**SHORT TASK**
Copy every one of the following items word for word, reproducing each line in its original order.

* BEGIN EXCERPTED DATA *

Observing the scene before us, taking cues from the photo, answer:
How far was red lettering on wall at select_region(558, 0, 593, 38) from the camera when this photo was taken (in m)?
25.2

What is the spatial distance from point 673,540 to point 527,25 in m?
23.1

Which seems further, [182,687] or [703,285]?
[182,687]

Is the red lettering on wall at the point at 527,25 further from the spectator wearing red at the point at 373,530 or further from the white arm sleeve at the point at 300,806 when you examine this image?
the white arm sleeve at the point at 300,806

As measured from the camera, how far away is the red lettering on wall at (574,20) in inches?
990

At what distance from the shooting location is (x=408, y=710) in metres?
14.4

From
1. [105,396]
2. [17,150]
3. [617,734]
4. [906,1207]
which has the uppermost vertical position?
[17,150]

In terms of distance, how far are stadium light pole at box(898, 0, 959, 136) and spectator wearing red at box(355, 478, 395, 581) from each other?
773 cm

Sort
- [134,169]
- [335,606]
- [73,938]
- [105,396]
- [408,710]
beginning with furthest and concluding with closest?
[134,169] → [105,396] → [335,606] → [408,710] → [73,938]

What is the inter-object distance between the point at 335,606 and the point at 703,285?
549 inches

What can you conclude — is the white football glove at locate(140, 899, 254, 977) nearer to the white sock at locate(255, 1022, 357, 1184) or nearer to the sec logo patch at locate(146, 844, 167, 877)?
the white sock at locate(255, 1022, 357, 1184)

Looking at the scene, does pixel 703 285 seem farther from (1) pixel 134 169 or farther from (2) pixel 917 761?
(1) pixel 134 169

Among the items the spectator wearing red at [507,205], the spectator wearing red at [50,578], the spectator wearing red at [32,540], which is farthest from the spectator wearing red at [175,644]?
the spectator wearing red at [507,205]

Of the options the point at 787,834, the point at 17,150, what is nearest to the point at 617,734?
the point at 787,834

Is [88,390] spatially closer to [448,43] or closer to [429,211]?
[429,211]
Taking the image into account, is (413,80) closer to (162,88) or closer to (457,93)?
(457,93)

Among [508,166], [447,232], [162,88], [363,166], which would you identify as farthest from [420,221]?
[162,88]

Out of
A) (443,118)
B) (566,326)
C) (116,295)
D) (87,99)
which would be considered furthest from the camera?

* END EXCERPTED DATA *

**EXERCISE SOLUTION**
Observing the scene before us, taking cues from the photo, answer:
How far was red lettering on wall at select_region(558, 0, 593, 38) from the camera when this photo was taken (in m)?
25.2

What is the spatial distance from point 673,540 to point 527,25 in m?
23.1

Which seems further, [182,687] or [703,285]?
[182,687]

Is the red lettering on wall at the point at 527,25 further from the spectator wearing red at the point at 373,530 or further from the white arm sleeve at the point at 300,806 when you examine this image?
the white arm sleeve at the point at 300,806

As measured from the camera, how far away is the red lettering on wall at (574,20) in inches?
990

At what distance from the shooting location is (x=408, y=710) in metres?
14.4

From
1. [105,396]
2. [17,150]
3. [617,734]
4. [906,1207]
which has the uppermost vertical position?
[17,150]

In terms of distance, how far are stadium light pole at box(898, 0, 959, 136) and spectator wearing red at box(355, 478, 395, 581) from each other?
773 cm

Sort
- [134,169]
- [335,606]
- [73,938]
- [105,396]
- [408,710]
beginning with furthest and concluding with closest?
[134,169] → [105,396] → [335,606] → [408,710] → [73,938]

What is the inter-object distance between the point at 335,606 and the point at 703,285?
549 inches

What can you conclude — is the white football glove at locate(140, 899, 254, 977) nearer to the white sock at locate(255, 1022, 357, 1184) or nearer to the sec logo patch at locate(146, 844, 167, 877)?
the white sock at locate(255, 1022, 357, 1184)

Looking at the scene, does pixel 703 285 seem farther from (1) pixel 134 169 or farther from (2) pixel 917 761?
(1) pixel 134 169

Among the items the spectator wearing red at [507,205], the spectator wearing red at [50,578], the spectator wearing red at [32,540], which is farthest from the spectator wearing red at [175,644]?
the spectator wearing red at [507,205]

Of the options the point at 787,834, the point at 17,150, what is nearest to the point at 617,734?
the point at 787,834

Is [88,390] spatially closer to [448,43] or closer to [429,211]?
[429,211]
Taking the image into account, is (413,80) closer to (162,88) or closer to (457,93)?
(457,93)

Among [508,166], [447,232], [162,88], [363,166], which would you identify as farthest from [420,221]?
[162,88]

Out of
A) (443,118)
B) (566,326)
C) (116,295)
D) (87,99)
which would be considered furthest from the camera?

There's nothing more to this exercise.